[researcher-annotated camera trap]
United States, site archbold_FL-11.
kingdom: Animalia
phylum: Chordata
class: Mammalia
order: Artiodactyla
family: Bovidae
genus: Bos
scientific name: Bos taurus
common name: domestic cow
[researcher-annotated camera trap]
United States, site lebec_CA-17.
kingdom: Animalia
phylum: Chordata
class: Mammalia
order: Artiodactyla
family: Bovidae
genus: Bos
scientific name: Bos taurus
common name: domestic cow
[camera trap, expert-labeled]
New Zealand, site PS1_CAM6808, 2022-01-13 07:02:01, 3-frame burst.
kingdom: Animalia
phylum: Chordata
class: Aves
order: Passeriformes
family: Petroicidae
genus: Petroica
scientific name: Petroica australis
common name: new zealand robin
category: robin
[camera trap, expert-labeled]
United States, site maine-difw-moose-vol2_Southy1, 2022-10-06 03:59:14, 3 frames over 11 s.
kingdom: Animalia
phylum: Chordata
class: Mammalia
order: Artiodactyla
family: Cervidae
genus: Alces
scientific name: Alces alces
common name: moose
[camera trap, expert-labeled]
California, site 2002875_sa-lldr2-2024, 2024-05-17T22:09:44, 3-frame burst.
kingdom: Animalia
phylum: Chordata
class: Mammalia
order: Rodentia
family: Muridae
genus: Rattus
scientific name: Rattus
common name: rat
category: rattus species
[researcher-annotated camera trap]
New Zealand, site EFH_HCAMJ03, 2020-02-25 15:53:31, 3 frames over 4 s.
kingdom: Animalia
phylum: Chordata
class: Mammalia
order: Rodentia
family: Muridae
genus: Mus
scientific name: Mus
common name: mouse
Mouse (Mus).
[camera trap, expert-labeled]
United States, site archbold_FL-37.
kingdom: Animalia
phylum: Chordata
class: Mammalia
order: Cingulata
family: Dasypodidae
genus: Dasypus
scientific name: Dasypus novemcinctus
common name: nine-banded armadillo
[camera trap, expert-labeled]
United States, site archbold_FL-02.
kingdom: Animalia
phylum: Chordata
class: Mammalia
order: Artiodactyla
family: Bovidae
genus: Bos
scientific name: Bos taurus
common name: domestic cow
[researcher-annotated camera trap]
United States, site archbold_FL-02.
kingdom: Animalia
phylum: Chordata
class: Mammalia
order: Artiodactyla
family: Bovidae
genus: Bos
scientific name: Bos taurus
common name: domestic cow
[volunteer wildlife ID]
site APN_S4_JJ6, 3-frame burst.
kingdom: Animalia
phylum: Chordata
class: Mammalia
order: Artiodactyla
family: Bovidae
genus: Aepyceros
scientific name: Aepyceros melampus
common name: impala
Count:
++++++++++++++++++++
**Try it**
What you give back should be the full listing, copied exactly.

**Result of this exercise**
[researcher-annotated camera trap]
United States, site archbold_FL-11.
kingdom: Animalia
phylum: Chordata
class: Mammalia
order: Artiodactyla
family: Bovidae
genus: Bos
scientific name: Bos taurus
common name: domestic cow
[researcher-annotated camera trap]
United States, site lebec_CA-17.
kingdom: Animalia
phylum: Chordata
class: Mammalia
order: Artiodactyla
family: Bovidae
genus: Bos
scientific name: Bos taurus
common name: domestic cow
[camera trap, expert-labeled]
New Zealand, site PS1_CAM6808, 2022-01-13 07:02:01, 3-frame burst.
kingdom: Animalia
phylum: Chordata
class: Aves
order: Passeriformes
family: Petroicidae
genus: Petroica
scientific name: Petroica australis
common name: new zealand robin
category: robin
[camera trap, expert-labeled]
United States, site maine-difw-moose-vol2_Southy1, 2022-10-06 03:59:14, 3 frames over 11 s.
kingdom: Animalia
phylum: Chordata
class: Mammalia
order: Artiodactyla
family: Cervidae
genus: Alces
scientific name: Alces alces
common name: moose
[camera trap, expert-labeled]
California, site 2002875_sa-lldr2-2024, 2024-05-17T22:09:44, 3-frame burst.
kingdom: Animalia
phylum: Chordata
class: Mammalia
order: Rodentia
family: Muridae
genus: Rattus
scientific name: Rattus
common name: rat
category: rattus species
[researcher-annotated camera trap]
New Zealand, site EFH_HCAMJ03, 2020-02-25 15:53:31, 3 frames over 4 s.
kingdom: Animalia
phylum: Chordata
class: Mammalia
order: Rodentia
family: Muridae
genus: Mus
scientific name: Mus
common name: mouse
Mouse (Mus).
[camera trap, expert-labeled]
United States, site archbold_FL-37.
kingdom: Animalia
phylum: Chordata
class: Mammalia
order: Cingulata
family: Dasypodidae
genus: Dasypus
scientific name: Dasypus novemcinctus
common name: nine-banded armadillo
[camera trap, expert-labeled]
United States, site archbold_FL-02.
kingdom: Animalia
phylum: Chordata
class: Mammalia
order: Artiodactyla
family: Bovidae
genus: Bos
scientific name: Bos taurus
common name: domestic cow
[researcher-annotated camera trap]
United States, site archbold_FL-02.
kingdom: Animalia
phylum: Chordata
class: Mammalia
order: Artiodactyla
family: Bovidae
genus: Bos
scientific name: Bos taurus
common name: domestic cow
[volunteer wildlife ID]
site APN_S4_JJ6, 3-frame burst.
kingdom: Animalia
phylum: Chordata
class: Mammalia
order: Artiodactyla
family: Bovidae
genus: Aepyceros
scientific name: Aepyceros melampus
common name: impala
Count:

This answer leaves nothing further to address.